Menurut Tri, dalil Para Tergugat di
dalam eksepsi absolut menyatakan, inti pokok dari surat gugatan adalah Para
Penggugat mendalilkan bahwa tergugat I saudara Danang Kurniawan dan tergugat II
Saudara Budi Setiawan yang beralamat di di kantor PT OTTO Multiarta jalan
Genteng Kali 77B-79 Surabaya, dan disebutkan juga jabatannya sebagai kepala
cabang PT OTTO Multiarta Surabaya.
“Di dalam argumentasinya, Penggugat
tidak pernah menyatakan Tergugat I dan Tergugat II sebagai pribadi, tetapi
perbuatan hukum yang sudah dilakukan keduanya adalah mewakili PT OTTO
Multiarta, Surabaya.” ujar Tri Widodo seperti termuat dalam salinan dokumen
replik yang diperoleh wartakum.com. Jum'at (12/01/2018).
Tergugat, kata Tri Widodo, juga keliru
dalam membaca gugatan, sebab pada saat menjawab gugatan dari Penggugat,
ternyata Tergugat I maupun Tergugat II
menggunakan kop surat milik PT OTTO Multiarta,
“Kop surat tersebu seolah membenarkan
bahwa perbuatan yang dilakukan Tergugat I dan Tergugat II adalah mewakili PT
OTTO Multiarta, Surabaya,” kata Tri.
Ditambahkan Tri, Tergugat I dan
Tergugat II, dianggap telah melakukan pengambilan secara paksa atas unit
kendaraan bermotor milik Penggugat, sebab Para Tergugat tidak pernah
menunjukkan Jaminan Fidusia, seperti yang diamanatkan dalam Undang-undang No 42
tahun 1999 tentang Jaminan Fidusia, dan Peraturan Menteri Keuangan (PMK) No
130/PMK.010/2012 tentang Pendaftaran Fidusia bagi Perusahaan Pembiayaan,
“Penarikan paksa yang dilakukan Para
Tergugat, bukanlah suatu tindakan /perbuatan yang dibenarkan secara hukum,
bahkan tindakan tersebut justru merupakan suatu perbuatan yang melanggar hukum
dan dapat diancam dengan ancaman pidana,” tambah Tri Widodo.

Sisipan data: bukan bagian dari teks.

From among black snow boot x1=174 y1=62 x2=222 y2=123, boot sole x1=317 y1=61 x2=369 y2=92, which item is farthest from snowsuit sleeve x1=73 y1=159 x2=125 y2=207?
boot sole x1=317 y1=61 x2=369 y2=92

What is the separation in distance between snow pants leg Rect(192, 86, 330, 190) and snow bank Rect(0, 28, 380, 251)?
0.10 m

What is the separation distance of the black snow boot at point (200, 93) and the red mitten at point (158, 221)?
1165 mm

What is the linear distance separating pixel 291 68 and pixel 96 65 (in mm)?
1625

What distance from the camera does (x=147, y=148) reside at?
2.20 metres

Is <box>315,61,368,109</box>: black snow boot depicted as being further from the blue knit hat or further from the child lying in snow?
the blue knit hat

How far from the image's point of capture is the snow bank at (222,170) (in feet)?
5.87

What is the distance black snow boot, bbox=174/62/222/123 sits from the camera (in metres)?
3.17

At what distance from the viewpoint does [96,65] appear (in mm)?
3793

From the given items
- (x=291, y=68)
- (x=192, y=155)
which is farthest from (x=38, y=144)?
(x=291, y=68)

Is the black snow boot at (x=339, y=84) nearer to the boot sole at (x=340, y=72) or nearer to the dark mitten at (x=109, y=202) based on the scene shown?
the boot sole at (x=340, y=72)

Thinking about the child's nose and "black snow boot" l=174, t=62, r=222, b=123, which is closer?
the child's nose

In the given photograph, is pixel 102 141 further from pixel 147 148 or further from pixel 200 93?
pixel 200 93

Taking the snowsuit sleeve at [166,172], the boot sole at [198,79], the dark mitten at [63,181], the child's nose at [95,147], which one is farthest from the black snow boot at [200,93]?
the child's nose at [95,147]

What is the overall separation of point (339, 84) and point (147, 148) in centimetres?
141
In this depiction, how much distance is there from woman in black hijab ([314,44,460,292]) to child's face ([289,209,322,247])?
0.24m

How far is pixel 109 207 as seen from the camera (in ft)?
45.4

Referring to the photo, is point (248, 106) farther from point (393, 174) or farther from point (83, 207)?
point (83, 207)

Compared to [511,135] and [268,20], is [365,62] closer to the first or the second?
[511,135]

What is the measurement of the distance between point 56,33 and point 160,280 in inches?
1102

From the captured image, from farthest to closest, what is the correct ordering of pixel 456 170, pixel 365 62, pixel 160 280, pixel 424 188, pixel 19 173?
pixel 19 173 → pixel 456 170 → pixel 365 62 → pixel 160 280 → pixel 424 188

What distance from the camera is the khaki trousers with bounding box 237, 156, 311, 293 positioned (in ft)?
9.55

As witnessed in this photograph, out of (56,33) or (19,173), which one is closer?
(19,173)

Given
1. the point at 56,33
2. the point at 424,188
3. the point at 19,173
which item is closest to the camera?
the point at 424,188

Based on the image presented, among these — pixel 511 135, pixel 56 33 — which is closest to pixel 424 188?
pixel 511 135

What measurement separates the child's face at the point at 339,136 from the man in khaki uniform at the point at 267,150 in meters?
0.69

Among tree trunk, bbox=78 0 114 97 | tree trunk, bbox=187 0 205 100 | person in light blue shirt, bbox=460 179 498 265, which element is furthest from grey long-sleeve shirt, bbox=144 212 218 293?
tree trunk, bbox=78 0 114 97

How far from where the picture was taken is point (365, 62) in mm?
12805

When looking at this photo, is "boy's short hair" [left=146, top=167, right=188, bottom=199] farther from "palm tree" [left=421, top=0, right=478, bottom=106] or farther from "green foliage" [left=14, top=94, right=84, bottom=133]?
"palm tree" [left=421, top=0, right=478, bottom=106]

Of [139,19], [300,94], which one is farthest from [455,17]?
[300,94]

Sedangkan Tugianto, dalam repliknya
menegaskan jika gugatan yang dilayangkan kliennya tersebut sudah sesuai
dengan peraturan perundang-undangan dan
menyatakan Tergugat telah salah menafsirkan kalau Para Tergugat bukanlah pihak
dalam perjanjian pembiayaan Nomor : 10-301-13-02192 tanggal 14 November 2013.
“Sama sekali tidak masuk akal, Para
Tergugat berkantor di jalan Genteng Kali No 77B-79 Surabaya, mewakili siapa,?
Kalau bukan PT OTTO Multiarta, karena kantor tersebut adalah kantor cabang PT
OTTO Multiarta, kemudian, pembayaran-pembayaran yang dilakukan Penggugat
sebagai debitur dibayarkan di kantor cabang PT OTTO Multiarta, Surabaya yang
beralamatkan di jalan Genteng Kali 77B-79 Surabaya.” kata Tugianto.
Menurut Tugianto, apabila kantor
cabang suatu badan hukum Perseroan Terbatas (PT) digugat, maka yang bertanggung
jawab tetaplah kantor pusat, kerena regulasi secara tak langsung beban setiap
kantor cabang PT adalah kantor pusat dari PT itu sendiri.
“Ingat, Yurisprudensi Mahkamah Agung
No 2678.K/Pdt/1992 tanggal 27 Oktober 1994 disebutkan bahwa kantor cabang
adalah kepanjangan tangan dari kantor pusat,” ucap Tugianto.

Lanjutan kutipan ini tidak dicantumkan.